** start DATA FOR PROCESSING **

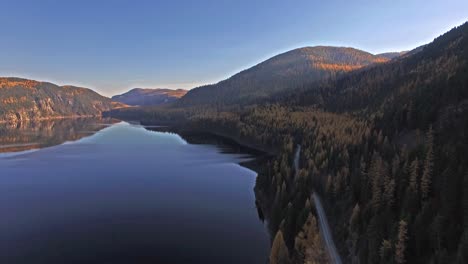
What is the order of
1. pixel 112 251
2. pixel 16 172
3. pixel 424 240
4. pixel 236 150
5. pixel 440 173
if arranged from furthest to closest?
pixel 236 150
pixel 16 172
pixel 112 251
pixel 440 173
pixel 424 240

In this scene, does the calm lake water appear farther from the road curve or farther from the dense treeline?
the road curve

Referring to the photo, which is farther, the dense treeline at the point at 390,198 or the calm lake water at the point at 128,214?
the calm lake water at the point at 128,214

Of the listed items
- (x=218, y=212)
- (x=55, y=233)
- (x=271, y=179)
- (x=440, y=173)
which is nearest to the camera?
(x=440, y=173)

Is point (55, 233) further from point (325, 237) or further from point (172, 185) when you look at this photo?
point (325, 237)

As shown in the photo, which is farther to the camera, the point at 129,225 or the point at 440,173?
the point at 129,225

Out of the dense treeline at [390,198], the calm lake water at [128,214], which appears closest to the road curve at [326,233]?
the dense treeline at [390,198]

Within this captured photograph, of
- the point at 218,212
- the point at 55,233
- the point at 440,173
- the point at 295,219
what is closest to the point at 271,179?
the point at 218,212

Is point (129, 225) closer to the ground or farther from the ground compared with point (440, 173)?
closer to the ground

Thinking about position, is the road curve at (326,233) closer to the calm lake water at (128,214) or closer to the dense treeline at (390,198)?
the dense treeline at (390,198)

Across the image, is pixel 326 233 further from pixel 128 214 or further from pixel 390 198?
pixel 128 214
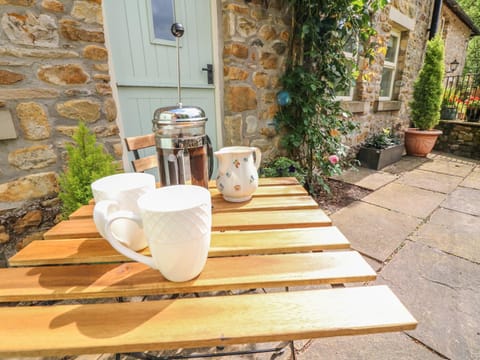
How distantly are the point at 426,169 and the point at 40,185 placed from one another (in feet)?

** end DATA FOR PROCESSING **

YOUR GOAL = Restate each line of the records exactly; pictures do not belong in the copy.

WRITTEN SOLUTION =
What is the order of
1. pixel 112 251
2. pixel 16 172
3. pixel 424 240
4. pixel 236 150
5. pixel 440 173
if arranged from furthest to closest?
pixel 236 150
pixel 16 172
pixel 112 251
pixel 440 173
pixel 424 240

In this scene, does the calm lake water appear farther from the road curve or farther from the dense treeline?
the road curve

Referring to the photo, which is farther, the dense treeline at the point at 390,198 or the calm lake water at the point at 128,214?
the calm lake water at the point at 128,214

Of the listed items
- (x=218, y=212)
- (x=55, y=233)
- (x=271, y=179)
- (x=440, y=173)
which is nearest to the camera?
(x=440, y=173)

Is point (55, 233) further from point (325, 237) or further from point (172, 185) when you look at this photo?
point (325, 237)

As shown in the photo, which is farther to the camera, the point at 129,225 or the point at 440,173?
the point at 129,225

Out of the dense treeline at [390,198], the calm lake water at [128,214], which appears closest to the road curve at [326,233]?
the dense treeline at [390,198]

Within this captured photograph, of
- the point at 218,212
- the point at 55,233
- the point at 440,173
- the point at 295,219
what is closest to the point at 271,179?
the point at 218,212

Is point (129, 225) closer to the ground or farther from the ground compared with point (440, 173)?
closer to the ground

Thinking about position, is the road curve at (326,233) closer to the calm lake water at (128,214) or closer to the dense treeline at (390,198)?
the dense treeline at (390,198)

Across the image, is pixel 326 233 further from pixel 128 214 or further from pixel 390 198?
pixel 128 214
How distantly are the point at 426,169 and the point at 40,185 placed from one another (in feet)?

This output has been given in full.